Meskipun lebih atau kurang setengah dari tentara KNIL Indonesia akhirnya berpindah pihak selama atau segera setelah perang, atau didemobilisasi, sejumlah besar mantan tentara Maluku, yang berada di luar Maluku dan menunggu demobilisasi, mendukung proklamasi RMS. Karena hal ini dan karena pemerintah Indonesia dan Belanda tidak ingin tentara terlatih didemobilisasi di Maluku pada saat itu, demobilisasi mereka menjadi sangat rumit. Pada tahun 1951 situasi mencapai jalan buntu, dan akhirnya pemerintah Belanda dengan berat hati memutuskan untuk mengirim sekitar 3.500 orang ini beserta keluarga mereka ke Belanda, sekitar 12.500 orang secara keseluruhan.
Setelah tiba, Tentara Maluku didemobilisasi dan ditempatkan secara kolektif di kamp-kamp yang tersebar di seluruh negeri.

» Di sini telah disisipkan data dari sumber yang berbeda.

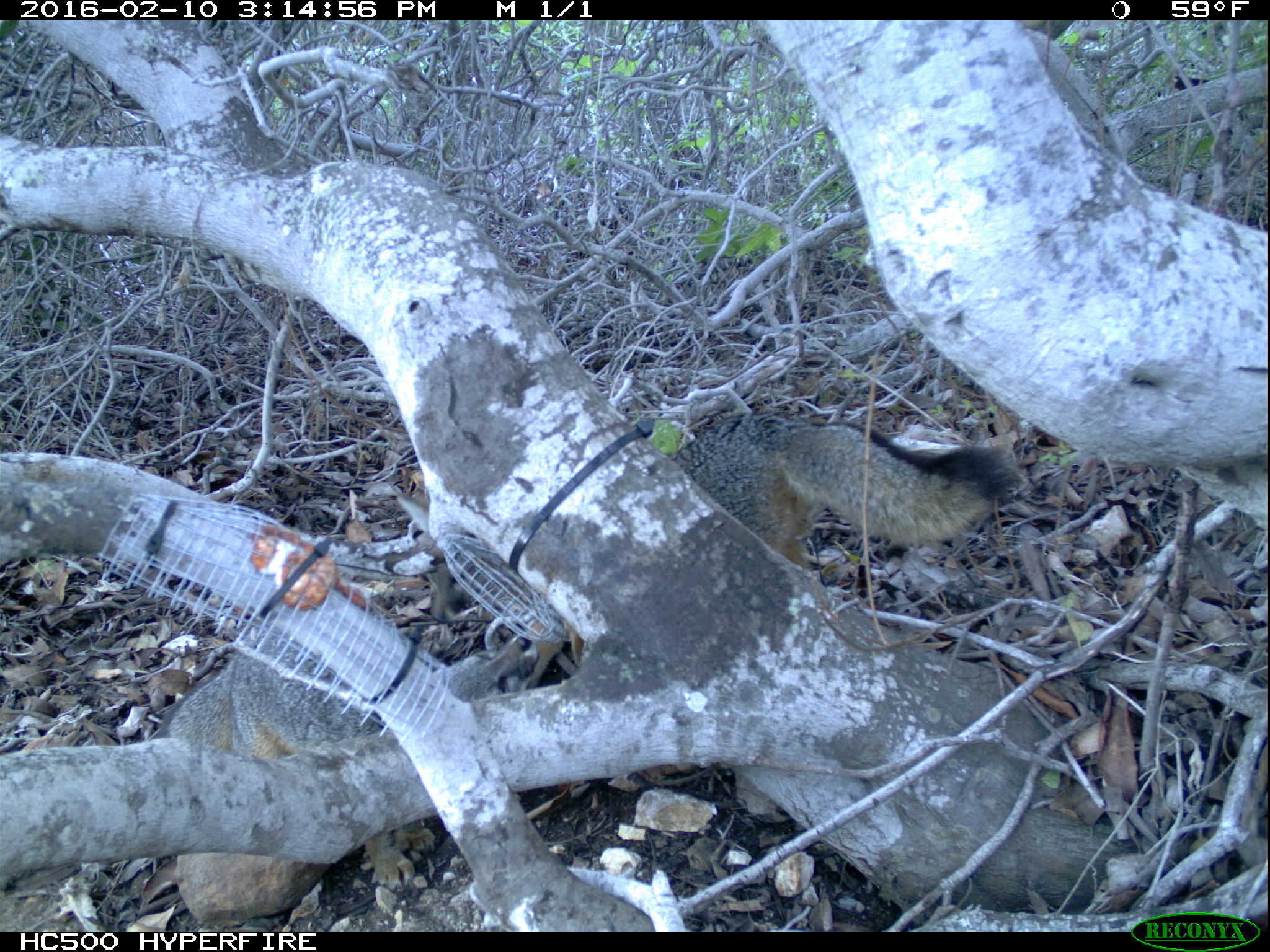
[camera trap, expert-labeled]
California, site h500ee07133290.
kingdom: Animalia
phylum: Chordata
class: Mammalia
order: Carnivora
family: Canidae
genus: Urocyon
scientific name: Urocyon littoralis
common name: island fox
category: fox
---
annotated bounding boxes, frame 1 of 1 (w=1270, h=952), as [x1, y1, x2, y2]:
fox: [396, 413, 1019, 689]; [156, 623, 538, 890]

Awalnya, orang-orang Maluku ini beserta pemerintah Belanda mengira bahwa masa tinggal mereka hanya sementara. Dalam upaya untuk menempatkan RMS dalam agenda internasional, orang-orang Maluku generasi kedua memulai aksi-aksi politik Maluku yang penuh kekerasan, dimulai dengan pembakaran kedutaan besar Indonesia pada tahun 1966; diikuti oleh pendudukan kediaman duta besar Indonesia pada tahun 1970; pembajakan kereta api (1975 dan 1977); dan pendudukan konsulat Indonesia (1975), sebuah sekolah dasar (1977), dan kantor pemerintah provinsi Drenthe (1978). Meskipun meletusnya protes kekerasan ini berumur pendek, hal itu mungkin telah menghidupkan kembali gagasan tentang ‘perlombaan bela diri’ orang Maluku,16 baik di dalam komunitas mereka sendiri maupun di masyarakat Belanda yang lebih luas. Hal ini mungkin pada gilirannya memengaruhi cara para veteran Belanda menampilkan saudara seperjuangan mereka yang berasal dari Maluku, atau ‘Ambon’, dalam ingatan mereka tentang perang di Indonesia, yang sebagian besar ditulis pada tahun 1980-an dan setelahnya (Oostindie 2015:315).